Camera Pack: I spend a lot of time hiking to the locations I photograph and I don’t pack light. I need a backpack that carries all of my photography gear, plus all the necessary hiking equipment—food, extra clothing, 10 essentials, etc.—comfortably all day long. My f-stop Tilopa BC is the most comfortable pack I’ve ever worn. The suspension is built to transfer the load to your hips and it works beautifully, allowing me to carry 30 to 35 pounds in total comfort. The f-stop packs are designed for photographers so they have a padded compartment for camera gear and extra room to carry hiking gear. They’re well built with tough materials and stand up to the abuse dished out by working pros.

Jerry Garcia: One of my favorite quotes comes from the Grateful Dead’s Jerry Garcia who said, “Sometimes you get shown the light in the strangest of places if you look at it right.” That quote is always in the back of my mind when I’m out photographing, and it reminds me that I should never discount any location in any light. Some of my favorite photographs were created because I ignored my initial reaction to give up and move on when at first I didn’t think there was any potential.

Youth: My 5-year-old son inspires me in so many ways. I take him out with me as often as possible. Watching him get excited about exploring the natural world and finding something interesting about every rock, stick, leaf, flower and bug inspires me to discover beauty in ordinary, everyday things. He’s a budding photographer and has his own little Pentax camera. He’s so incredibly passionate when he shows me an image on the LCD screen and describes to me what he loves about the photo. All of his good energy rubs off on me, energizing me to keep looking and keep making photographs!

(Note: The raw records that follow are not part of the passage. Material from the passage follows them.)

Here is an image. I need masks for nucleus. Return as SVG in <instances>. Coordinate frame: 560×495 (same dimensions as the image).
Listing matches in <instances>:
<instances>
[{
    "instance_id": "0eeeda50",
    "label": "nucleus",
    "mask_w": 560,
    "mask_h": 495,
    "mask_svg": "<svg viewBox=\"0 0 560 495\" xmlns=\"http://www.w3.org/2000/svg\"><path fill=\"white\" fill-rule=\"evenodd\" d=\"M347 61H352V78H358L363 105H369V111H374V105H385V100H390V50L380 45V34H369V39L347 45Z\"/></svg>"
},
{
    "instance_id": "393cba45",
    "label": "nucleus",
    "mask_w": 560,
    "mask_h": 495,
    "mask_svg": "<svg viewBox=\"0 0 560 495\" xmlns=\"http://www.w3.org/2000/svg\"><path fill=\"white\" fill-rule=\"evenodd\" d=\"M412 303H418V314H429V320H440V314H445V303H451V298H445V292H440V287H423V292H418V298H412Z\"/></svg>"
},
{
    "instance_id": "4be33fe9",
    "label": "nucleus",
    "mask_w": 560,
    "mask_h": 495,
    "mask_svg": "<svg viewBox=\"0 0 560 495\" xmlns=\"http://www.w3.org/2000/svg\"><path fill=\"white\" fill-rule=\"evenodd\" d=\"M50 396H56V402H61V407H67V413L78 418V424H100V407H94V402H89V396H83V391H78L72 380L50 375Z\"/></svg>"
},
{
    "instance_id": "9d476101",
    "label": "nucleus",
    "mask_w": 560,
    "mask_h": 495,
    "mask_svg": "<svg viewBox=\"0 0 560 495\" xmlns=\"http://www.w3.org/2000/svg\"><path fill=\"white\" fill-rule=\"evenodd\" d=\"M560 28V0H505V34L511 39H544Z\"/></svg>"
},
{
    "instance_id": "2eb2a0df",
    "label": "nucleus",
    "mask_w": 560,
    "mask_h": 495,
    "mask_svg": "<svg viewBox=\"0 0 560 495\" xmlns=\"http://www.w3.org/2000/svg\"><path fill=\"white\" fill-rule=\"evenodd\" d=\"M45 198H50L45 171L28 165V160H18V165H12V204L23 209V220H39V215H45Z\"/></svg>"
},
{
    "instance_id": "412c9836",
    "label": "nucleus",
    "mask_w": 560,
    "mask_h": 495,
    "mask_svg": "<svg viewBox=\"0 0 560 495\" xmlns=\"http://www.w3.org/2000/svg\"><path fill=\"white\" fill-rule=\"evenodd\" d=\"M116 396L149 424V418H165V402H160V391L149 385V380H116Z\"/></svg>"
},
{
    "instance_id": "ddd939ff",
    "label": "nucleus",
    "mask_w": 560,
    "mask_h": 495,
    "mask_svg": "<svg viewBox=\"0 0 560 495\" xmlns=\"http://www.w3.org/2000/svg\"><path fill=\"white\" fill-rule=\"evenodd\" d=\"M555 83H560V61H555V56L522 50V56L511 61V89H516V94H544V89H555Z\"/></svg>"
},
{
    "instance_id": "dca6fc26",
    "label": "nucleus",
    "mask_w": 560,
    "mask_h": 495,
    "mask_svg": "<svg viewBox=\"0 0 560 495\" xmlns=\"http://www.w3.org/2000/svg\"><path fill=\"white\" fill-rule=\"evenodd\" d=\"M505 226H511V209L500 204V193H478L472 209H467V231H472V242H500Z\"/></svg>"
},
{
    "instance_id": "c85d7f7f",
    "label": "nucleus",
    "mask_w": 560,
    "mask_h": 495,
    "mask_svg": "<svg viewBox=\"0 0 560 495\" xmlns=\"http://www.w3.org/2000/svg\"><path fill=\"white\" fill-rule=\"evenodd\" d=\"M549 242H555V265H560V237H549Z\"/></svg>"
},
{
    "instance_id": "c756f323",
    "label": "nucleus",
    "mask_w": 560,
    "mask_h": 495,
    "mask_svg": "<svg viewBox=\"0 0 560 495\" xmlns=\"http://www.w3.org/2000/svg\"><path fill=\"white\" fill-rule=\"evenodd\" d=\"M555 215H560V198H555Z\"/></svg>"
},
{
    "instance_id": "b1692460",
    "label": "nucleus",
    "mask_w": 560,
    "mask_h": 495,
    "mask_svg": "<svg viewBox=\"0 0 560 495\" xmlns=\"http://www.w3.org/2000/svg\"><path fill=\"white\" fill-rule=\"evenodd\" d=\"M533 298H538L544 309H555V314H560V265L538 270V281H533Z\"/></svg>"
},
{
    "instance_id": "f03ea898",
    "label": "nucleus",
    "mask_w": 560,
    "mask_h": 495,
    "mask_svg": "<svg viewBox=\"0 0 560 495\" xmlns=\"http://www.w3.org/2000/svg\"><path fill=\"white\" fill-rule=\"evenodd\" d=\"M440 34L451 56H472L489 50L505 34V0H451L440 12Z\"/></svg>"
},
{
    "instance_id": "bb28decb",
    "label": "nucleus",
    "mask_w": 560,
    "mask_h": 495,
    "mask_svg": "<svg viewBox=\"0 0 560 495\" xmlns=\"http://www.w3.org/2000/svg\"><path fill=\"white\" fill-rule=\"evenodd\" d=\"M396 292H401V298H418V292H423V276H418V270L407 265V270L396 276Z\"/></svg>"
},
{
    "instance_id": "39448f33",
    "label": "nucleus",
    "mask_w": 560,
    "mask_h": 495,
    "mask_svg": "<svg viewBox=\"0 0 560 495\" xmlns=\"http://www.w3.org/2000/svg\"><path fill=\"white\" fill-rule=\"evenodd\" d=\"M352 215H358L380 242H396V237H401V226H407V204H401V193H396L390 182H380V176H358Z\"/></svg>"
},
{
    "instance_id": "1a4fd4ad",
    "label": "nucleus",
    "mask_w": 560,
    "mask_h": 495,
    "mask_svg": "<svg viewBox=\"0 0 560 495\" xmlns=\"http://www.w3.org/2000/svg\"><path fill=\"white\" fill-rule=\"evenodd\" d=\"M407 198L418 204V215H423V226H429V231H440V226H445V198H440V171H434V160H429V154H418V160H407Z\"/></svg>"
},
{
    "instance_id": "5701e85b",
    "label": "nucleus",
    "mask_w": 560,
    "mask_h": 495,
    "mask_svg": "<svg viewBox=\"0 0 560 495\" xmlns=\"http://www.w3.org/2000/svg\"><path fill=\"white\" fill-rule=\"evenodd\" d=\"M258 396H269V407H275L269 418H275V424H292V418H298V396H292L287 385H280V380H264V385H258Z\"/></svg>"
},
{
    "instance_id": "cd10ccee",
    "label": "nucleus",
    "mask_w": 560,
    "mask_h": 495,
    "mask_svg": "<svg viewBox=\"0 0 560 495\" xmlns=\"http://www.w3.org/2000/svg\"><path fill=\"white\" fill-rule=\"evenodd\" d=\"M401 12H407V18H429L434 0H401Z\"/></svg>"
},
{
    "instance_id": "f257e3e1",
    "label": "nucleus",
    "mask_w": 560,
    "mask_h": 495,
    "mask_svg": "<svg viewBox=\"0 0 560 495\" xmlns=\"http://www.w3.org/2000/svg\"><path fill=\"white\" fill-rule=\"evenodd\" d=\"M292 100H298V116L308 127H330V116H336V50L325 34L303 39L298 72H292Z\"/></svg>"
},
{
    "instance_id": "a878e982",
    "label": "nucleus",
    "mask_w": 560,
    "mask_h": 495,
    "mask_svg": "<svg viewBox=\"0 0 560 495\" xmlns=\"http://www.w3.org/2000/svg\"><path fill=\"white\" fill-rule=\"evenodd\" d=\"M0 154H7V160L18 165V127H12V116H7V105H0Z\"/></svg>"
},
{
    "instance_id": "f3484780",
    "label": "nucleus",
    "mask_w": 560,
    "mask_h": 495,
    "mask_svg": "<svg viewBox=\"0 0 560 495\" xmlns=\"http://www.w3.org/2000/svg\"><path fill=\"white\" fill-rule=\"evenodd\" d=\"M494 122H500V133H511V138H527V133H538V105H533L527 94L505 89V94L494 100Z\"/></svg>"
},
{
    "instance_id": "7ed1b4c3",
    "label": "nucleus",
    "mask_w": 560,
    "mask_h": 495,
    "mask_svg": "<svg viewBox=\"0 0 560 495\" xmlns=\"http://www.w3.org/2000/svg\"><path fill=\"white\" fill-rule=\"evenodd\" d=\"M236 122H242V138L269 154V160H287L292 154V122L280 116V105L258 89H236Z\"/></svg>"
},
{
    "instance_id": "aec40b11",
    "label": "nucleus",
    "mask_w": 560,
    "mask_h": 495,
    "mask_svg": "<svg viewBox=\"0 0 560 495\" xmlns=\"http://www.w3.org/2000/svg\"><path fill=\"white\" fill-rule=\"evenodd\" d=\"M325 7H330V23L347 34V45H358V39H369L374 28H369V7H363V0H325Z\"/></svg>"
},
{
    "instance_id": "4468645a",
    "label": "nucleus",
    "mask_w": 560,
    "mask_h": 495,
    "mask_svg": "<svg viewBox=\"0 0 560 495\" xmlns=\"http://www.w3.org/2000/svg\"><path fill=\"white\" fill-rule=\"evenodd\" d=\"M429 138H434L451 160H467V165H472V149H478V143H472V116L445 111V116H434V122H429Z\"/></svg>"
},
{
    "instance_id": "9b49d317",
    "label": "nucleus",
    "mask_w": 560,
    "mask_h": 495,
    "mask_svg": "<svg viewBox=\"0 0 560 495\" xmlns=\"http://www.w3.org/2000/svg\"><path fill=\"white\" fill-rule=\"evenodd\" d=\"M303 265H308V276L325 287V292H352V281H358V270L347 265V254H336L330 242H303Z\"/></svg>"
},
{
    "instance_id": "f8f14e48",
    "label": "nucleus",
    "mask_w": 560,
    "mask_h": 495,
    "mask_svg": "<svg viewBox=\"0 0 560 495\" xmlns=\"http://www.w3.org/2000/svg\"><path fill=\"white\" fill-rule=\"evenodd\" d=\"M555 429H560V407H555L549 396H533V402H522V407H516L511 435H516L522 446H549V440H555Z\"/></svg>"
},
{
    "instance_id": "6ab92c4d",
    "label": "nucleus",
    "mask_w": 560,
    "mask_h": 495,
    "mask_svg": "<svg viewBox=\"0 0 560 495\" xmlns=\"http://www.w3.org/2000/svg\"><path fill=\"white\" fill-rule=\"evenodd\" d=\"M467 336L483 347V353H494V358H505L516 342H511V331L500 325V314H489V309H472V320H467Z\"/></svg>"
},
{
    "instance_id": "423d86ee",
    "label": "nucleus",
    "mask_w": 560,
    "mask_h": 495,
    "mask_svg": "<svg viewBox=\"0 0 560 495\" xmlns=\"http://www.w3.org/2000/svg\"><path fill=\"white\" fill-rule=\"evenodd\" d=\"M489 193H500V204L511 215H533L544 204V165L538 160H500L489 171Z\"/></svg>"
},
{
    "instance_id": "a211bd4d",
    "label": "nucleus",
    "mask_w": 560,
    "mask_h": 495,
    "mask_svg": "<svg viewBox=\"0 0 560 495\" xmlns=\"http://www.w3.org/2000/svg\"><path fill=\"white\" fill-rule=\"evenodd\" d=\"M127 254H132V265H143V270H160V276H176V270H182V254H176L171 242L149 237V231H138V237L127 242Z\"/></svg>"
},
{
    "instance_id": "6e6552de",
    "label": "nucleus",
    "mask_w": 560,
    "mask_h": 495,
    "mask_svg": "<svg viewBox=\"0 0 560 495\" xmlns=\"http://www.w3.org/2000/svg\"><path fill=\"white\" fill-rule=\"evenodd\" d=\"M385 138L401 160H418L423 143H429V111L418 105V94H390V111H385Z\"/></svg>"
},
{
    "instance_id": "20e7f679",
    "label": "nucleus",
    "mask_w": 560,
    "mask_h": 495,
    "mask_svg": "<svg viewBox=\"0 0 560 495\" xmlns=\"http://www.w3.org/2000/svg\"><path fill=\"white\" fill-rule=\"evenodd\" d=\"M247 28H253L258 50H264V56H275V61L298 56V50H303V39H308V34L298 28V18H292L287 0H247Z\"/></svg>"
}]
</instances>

The Right Footwear: Where the 4×4 road ends, the trail begins, and that’s when my hiking boots become an important piece of gear. I’m not loyal to any one brand, though. For a while I wore Vasque, then Oboz, and now I have a pair of Adidas. I buy whatever hiking boots offer the best fit and the features I need, which always includes a sticky rubber sole that provides great traction for scrambling around on rocks.